Dans les années 40, au château de Jamoigne situé au sud de la Belgique, des enfants d’origine juive sont recueillis afin d’échapper aux rafles allemandes. L’un d’entre eux, Sylvain, qui assume son intégration au sein de la petite communauté, s’éprend de la belle Pauline, la lavandière du castel, et lui déclare sa flamme par lettre interposée. Mais celle-ci a déjà un amant et lui refuse, de fait, son amour. Dépité, Sylvain songe à se venger d’une manière peu honorable. C’est à partir de ce moment que le destin des deux êtres va sombrer dans une spirale dont la lettre d’amour va être le point central.

Par phibes, le 1 janvier 2001

Notre avis sur SERVAIS – L’ INTÉGRALE #4 – La lettre froissée

Les éditions Dupuis récidivent en ce mois de janvier 2009 leur opération de publication en intégrale de la saga  "La mémoire des arbres", parue la première fois en deux tomes séparés dans la collection "Repérages". De conception luxueuse et grand format, elle remet sur le devant des étalages le diptyque relatif à "La lettre froissée".

L’occasion est donnée à ceux qui ne connaissent pas cet épisode, de pénétrer deux époques bien distinctes (les années 40 et 80) au travers desquelles deux individus vont subir les pires vicissitudes que la guerre peut provoquer. S’inspirant de faits authentiques, Jean-Claude Servais nous appelle à un voyage d’une grande sensibilité, plein d’émotions, de drames et également empreint d’une certaine allégresse juvénile.

Considérant la véracité des faits, on ne peut que chavirer devant cette tragédie qui se dessine devant nos yeux dans le premier épisode et se poursuit dans une grande partie du deuxième. La narration est belle, presque poétique. Elle soulève habilement des interrogations quant à certaines décisions prises sur le vif et sur les conséquences de tels actes pour l’avenir. Certes, il y a de la tristesse mais l’espoir a également sa place.

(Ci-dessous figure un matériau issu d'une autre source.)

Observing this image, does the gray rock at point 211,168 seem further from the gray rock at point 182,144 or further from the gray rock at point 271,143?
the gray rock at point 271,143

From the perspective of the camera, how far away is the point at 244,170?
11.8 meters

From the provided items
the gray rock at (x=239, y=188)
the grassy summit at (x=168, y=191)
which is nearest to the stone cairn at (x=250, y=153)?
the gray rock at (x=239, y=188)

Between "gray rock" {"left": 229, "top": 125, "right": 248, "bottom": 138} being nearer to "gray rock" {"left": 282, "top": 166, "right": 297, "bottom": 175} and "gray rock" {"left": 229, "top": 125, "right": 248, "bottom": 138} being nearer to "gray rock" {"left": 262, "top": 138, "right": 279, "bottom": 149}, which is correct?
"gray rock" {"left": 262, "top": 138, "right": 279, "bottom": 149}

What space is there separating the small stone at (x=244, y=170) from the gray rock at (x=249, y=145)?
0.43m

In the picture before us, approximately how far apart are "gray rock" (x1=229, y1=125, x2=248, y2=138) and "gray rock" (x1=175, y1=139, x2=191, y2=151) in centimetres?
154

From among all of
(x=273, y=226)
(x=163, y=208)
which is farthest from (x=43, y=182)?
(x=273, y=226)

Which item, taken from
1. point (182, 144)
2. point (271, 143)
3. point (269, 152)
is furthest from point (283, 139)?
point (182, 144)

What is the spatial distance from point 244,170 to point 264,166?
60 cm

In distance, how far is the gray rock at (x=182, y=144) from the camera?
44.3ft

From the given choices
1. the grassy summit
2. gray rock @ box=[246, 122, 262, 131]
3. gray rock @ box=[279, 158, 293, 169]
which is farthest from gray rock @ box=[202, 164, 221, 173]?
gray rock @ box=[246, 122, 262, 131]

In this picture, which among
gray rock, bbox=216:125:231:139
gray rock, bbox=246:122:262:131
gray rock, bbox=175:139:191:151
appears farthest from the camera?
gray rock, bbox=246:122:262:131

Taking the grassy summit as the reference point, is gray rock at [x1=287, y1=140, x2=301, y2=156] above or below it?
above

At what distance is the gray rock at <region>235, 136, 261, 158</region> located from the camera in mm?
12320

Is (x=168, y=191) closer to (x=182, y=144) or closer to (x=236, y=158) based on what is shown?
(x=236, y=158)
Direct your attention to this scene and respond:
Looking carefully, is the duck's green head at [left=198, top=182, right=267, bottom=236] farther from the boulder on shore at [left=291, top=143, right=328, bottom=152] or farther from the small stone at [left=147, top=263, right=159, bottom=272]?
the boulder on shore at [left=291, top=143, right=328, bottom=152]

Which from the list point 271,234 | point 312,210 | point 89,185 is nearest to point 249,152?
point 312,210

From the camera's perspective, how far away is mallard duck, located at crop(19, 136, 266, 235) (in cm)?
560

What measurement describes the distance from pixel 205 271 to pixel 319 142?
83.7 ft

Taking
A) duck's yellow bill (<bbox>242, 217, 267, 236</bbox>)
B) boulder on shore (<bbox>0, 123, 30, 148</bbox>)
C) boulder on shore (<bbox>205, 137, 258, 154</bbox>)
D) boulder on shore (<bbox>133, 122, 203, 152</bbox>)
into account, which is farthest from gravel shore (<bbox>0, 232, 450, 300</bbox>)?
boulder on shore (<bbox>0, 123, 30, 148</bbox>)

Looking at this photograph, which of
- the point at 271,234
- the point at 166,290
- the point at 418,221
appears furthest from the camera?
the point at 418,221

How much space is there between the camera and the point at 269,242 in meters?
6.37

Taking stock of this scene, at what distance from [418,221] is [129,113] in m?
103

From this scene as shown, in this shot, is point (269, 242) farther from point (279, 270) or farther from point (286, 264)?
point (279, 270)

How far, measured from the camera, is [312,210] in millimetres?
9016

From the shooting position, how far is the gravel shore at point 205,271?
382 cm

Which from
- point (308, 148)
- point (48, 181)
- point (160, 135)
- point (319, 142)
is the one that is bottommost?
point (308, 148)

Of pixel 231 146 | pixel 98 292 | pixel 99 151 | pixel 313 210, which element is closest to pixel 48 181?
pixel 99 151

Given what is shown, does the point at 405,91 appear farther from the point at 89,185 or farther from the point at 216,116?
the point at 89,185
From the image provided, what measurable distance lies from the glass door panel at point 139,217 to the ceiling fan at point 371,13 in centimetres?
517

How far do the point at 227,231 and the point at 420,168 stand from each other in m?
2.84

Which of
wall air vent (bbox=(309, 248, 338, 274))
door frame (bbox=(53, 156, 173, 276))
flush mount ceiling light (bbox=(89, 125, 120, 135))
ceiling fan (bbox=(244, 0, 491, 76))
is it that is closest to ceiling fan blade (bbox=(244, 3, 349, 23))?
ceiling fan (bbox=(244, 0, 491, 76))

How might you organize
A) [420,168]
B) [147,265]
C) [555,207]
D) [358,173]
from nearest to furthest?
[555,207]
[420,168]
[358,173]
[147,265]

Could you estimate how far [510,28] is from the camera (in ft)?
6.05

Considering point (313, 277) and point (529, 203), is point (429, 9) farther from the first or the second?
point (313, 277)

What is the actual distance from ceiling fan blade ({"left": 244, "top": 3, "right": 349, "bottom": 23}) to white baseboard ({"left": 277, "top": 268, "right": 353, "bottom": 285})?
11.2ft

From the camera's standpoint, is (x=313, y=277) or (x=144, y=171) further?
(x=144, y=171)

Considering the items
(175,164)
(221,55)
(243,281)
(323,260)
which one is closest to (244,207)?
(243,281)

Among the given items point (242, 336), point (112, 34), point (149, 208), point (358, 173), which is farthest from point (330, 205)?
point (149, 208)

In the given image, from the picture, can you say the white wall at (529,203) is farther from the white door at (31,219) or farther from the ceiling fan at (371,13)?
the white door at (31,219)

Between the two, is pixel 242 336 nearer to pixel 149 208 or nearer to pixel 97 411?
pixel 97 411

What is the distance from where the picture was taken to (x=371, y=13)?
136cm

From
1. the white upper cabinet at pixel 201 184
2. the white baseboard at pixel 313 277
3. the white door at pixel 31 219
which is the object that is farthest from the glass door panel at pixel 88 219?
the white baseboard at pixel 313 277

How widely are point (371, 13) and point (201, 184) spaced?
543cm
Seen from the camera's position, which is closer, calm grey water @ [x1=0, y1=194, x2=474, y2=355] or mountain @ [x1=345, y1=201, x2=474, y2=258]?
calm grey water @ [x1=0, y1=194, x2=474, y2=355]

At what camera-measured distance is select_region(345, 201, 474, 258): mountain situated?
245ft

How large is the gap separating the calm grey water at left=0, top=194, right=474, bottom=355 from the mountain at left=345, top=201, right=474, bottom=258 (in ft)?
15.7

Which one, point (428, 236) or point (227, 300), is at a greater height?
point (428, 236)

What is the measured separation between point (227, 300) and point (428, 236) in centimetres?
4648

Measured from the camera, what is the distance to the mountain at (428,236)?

Conformément à "La belle coquetière", le graphique de l’auteur est on ne peut plus réaliste et sidère par ces proportions. Jouant énormément sur le coup de crayon, ce dessinateur émérite alterne extérieurs campagnards de rêve et personnages expressifs d’une grande beauté. Plus précisément, Pauline est celle qui dégage le plus de sensualité et d’émotions.

N’hésitez pas à venir vous perdre entre les lignes de "La lettre froissée". Vous serez surpris par son ton à la fois juvénile et dramatique, reflétant celui d’une très belle histoire d’amour.